Article Index

1600s and 1700s

There was no overall system of education in the 17th, 18th and early 19th centuries, but where schools existed, they were mainly of two types, ‘Grammar’ schools, based on the teaching of Latin and Greek, (essential for university entrance), and ‘English’ schools, where pupils were taught the ‘Three Rs’, reading, writing and arithmetic. Teaching was not necessarily given in school buildings, as we know them now, for classes were often held in the teacher’s own home, or alternatively in the Parson’s study in a Rectory or Vicarage, offering education to children whose family circumstances would probably not otherwise have permitted them the ‘luxury’ of schooling. Many leading figures, however, felt that education should be designed around a person’s ‘standing’ in life, often holding the belief that ‘too much learning’ would make the poor dissatisfied and unfit for laborious employment – a feeling that persisted well into the 19th century. Examination of the Norwich Subscription Books shows a rather uneven distribution of towns and villages in Norfolk who had licensed teachers, but though illiteracy was the norm,many children living in the more heavily populated parts of Norfolk, whose families wished them to receive some form of schooling, probably had a teacher within reach, on foot or on horseback, even before 1700.

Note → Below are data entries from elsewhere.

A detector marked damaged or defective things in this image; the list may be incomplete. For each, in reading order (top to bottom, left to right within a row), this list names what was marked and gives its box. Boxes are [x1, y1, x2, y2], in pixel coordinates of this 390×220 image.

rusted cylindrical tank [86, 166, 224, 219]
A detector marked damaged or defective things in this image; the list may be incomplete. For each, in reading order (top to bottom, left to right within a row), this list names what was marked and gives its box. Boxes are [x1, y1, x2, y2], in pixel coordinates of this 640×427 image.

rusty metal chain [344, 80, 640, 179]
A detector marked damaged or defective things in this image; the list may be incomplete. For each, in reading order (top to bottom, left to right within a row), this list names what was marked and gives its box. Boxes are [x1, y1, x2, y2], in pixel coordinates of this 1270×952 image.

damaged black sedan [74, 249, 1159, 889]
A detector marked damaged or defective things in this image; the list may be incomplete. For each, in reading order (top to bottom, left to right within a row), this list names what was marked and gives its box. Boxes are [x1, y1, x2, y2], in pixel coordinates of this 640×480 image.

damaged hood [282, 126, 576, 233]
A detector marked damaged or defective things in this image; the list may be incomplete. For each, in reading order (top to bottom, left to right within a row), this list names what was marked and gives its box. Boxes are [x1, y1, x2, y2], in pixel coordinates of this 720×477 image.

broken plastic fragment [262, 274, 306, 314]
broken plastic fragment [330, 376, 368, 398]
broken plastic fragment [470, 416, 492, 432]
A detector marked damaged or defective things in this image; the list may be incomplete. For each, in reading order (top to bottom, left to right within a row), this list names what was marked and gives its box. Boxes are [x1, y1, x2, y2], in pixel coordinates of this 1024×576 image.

The first record of a teacher being appointed for Little Melton is in 1710, when a Mister Philip Low received a licence from the Bishop of Norwich to teach reading, writing and arithmetic. It is unlikely that Mr Low had a university degree or was conversant in Latin or Greek. He did not need to be to teach the ‘Three Rs’, but he would have had to produce references to prove his competency to teach, and his moral fitness to do so, before he could be recommended for a licence. Finally he would have had to declare, on oath, his belief in the tenets of the Church and his loyalty to Queen Anne, before he was granted a licence, his ‘school’ being very probably the cottage in which he lived.